You don't have to run a kernel. If you know how to control all the attached hardware, you don't need one, in fact. However, it was rapidly realised way back when that there are many types of hardware one might face and having an identical interface across systems to program against would make code portable and generally help get things done faster.
So the function of the kernel, then, is to control all the hardware attached to the system and present it in a common interface, called an API (application programming interface). Code for programs that run on the system don't talk directly to hardware. They talk to the kernel. So user land programs don't need to know how to ask a specific hard disk to read sector 0x213E or whatever, but the kernel does.
Now, the description of ring 3 provided in SimonJ's answer is how userland is implemented - with isolated, unprivileged processes with virtual private address spaces that cannot interfere with each other, for the benefits he describes.
There's also another level of complexity in here, namely the concept of permissions. Most operating systems have some form of access control, whereby "administrators" have total control of the system and "users" have a restricted subset of options. So a kernel request to open a file belonging to an administrator should fail under this sort of approach. The user who runs the program forms part of the program's context, if you like, and what the program can do is constrained by what that user can do.
Most of what you could ever want to achieve (unless your intention is to write a kernel) can be done in userland as the root/administrator user, where the kernel does not deny any API requests made to it. It's still a userland program. It's still a ring 3 program. But for most (nearly all) uses it is sufficient. A lot can be achieved as a non-root/administrative user.
That applies to the python interpreter and by extension all python code running on that interpreter.
Let's deal with some uncertainties:
The naming of os and sys I think is because these are "systems" tasks (as opposed to say urllib2). They give you ways to manipulate and open files, for example. However, these go through the python interpreter which in turn makes a call to the kernel.
I do not know of any kernel-mode python implementations. Therefore to my knowledge there is no way to write code in python that will run in the kernel (linux/windows).
There are two types of privileged: privileged in terms of hardware access and privileged in terms of the access control system provided by the kernel. Python can be run as root/an administrator (indeed on Linux many of the administration gui tools are written in python), so in a sense it can access privileged code.

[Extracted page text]

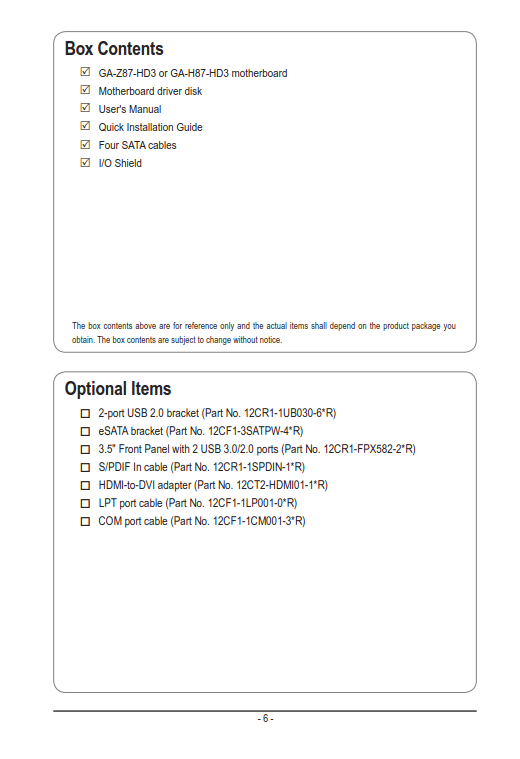 Box Contents

☑ GA-Z87-HD3 or GA-H87-HD3 motherboard
☑ Motherboard driver disk
☑ User's Manual
☑ Quick Installation Guide
☑ Four SATA cables
☑ I/O Shield

The box contents above are for reference only and the actual items shall depend on the product package you obtain. The box contents are subject to change without notice.

Optional Items

☐ 2-port USB 2.0 bracket (Part No. 12CR1-1UB030-6*R)
☐ eSATA bracket (Part No. 12CF1-3SATPW-4*R)
☐ 3.5" Front Panel with 2 USB 3.0/2.0 ports (Part No. 12CR1-FPX582-2*R)
☐ S/PDIF In cable (Part No. 12CR1-1SPDIN-1*R)
☐ HDMI-to-DVI adapter (Part No. 12CT2-HDMI01-1*R)
☐ LPT port cable (Part No. 12CF1-1LP001-0*R)
☐ COM port cable (Part No. 12CF1-1CM001-3*R)

- 6 -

• [What you will do]:
According to the kernel explanation, what common interface does the kernel use to present the system's attached hardware?

• [Reply]:
An API (application programming interface).